PASSAGE SHOWN START
At 11:08 02/06/04 -0700, Tim Bray wrote:

In section 5.1 "Character Sets and Encodings"

=========================================

The last para "recommends, for simplicity, that only UTF-8 be allowed." New news: as of yesterday, the W3C TAG disagreed with a (clearly related) recommendation in the W3C Charmod draft that a single encoding be used. See http://lists.w3.org/Archives/Public/www-tag/2002Jun/0020.html on this.

I still have to look at the above mail in detail, and I can obviously not speak for the I18N WG here, but I would just like to note that the Character Model, and that recommendation in particular, is not only addressed at XML, but any other (potential) formats, too.


In particular, since protocols are going to be read by an XML processor, and since an XML processor is going to have to be able to read UTF-8 and UTF-16, the requirement to handle only one of these two actually imposes extra work - and it's actually hard to see where in the protocol chain you'd efficiently do that work. Presumably the easy way to design a protocol is to feed the bits on the wire to an XML processor and deal with it through SAX or DOM or CLR or some such; are you going to put a filter in front of the processor to check the char encoding? Or are you going to ask the processor what encoding it was in so that you can toss it (after it's been successfully parsed) because you don't like the encding?
PASSAGE SHOWN END
DATA EXTRACTS START
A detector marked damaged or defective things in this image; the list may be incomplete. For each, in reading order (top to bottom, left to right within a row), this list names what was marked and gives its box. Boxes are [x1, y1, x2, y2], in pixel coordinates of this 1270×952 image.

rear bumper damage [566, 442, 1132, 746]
DATA EXTRACTS END
DATA EXTRACTS START
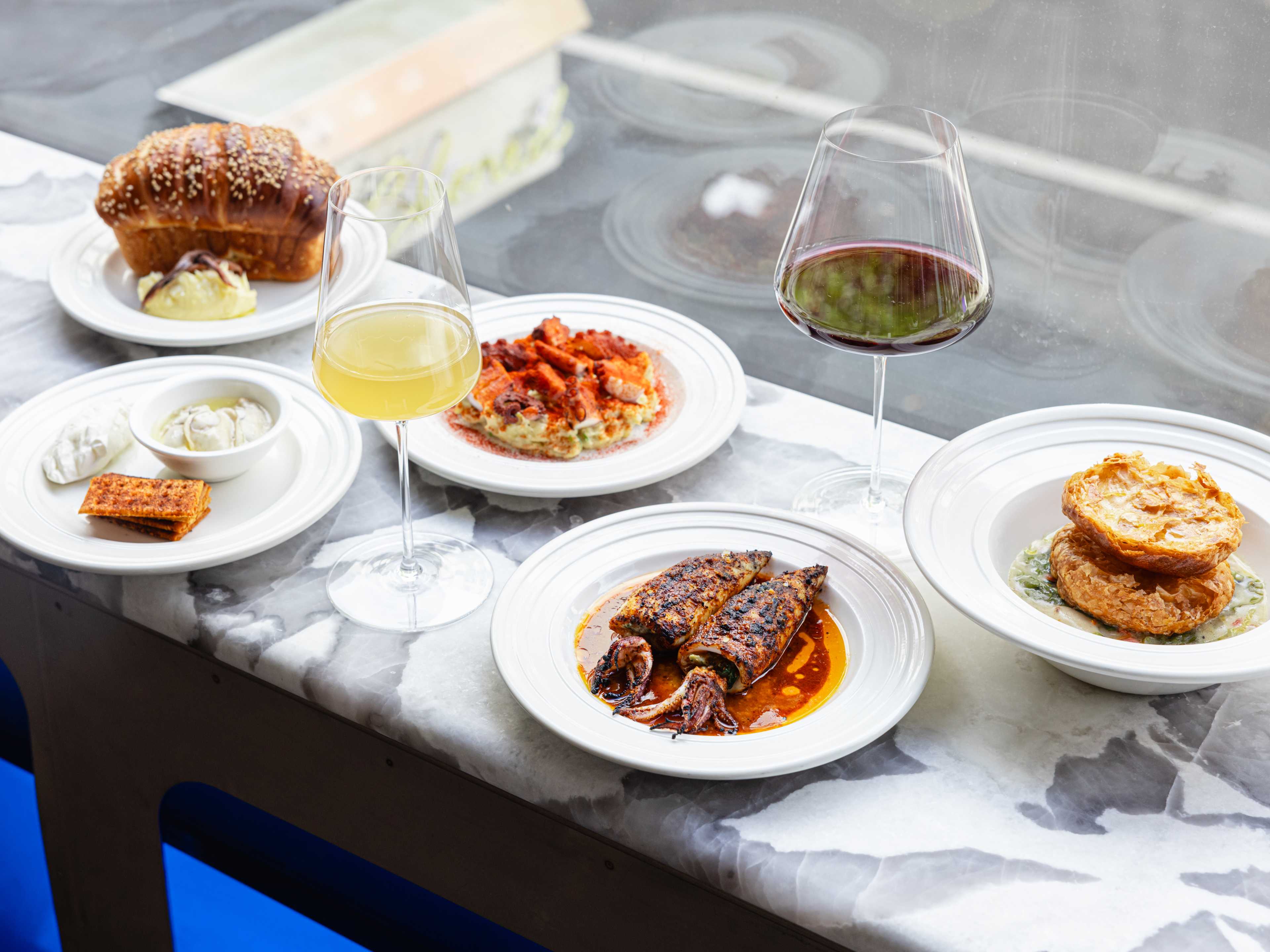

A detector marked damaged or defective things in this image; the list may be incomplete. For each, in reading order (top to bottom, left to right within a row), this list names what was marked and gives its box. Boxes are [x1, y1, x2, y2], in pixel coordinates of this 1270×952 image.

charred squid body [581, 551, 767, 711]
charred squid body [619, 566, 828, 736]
DATA EXTRACTS END
__EXERCISES__
• A. Using the email on character encodings, explain why requiring protocols to handle only one of UTF-8 and UTF-16 would add work.
• B. Rewrite the paragraph of the email on character encodings that begins "In particular, since protocols" as a short bulleted list that keeps its main facts.

__ANSWERS BY TASK__
• A. Protocols will be read by an XML processor, and an XML processor must already be able to read both UTF-8 and UTF-16. Permitting only one of the two therefore requires an extra check beyond what the processor does anyway. The email adds that it is hard to see where in the protocol chain that check could be done efficiently.

• B.
- Protocols will be read by an XML processor, which must be able to read both UTF-8 and UTF-16.
- Requiring only one of these encodings therefore imposes extra work, and it is unclear where in the protocol chain that work could be done efficiently.
- The easy design is to feed the bits on the wire to an XML processor and handle them through SAX, DOM, CLR, or something similar.
- Enforcing a single encoding would mean either placing a filter in front of the processor to check the encoding, or asking the processor which encoding was used and then discarding a document that has already been parsed successfully.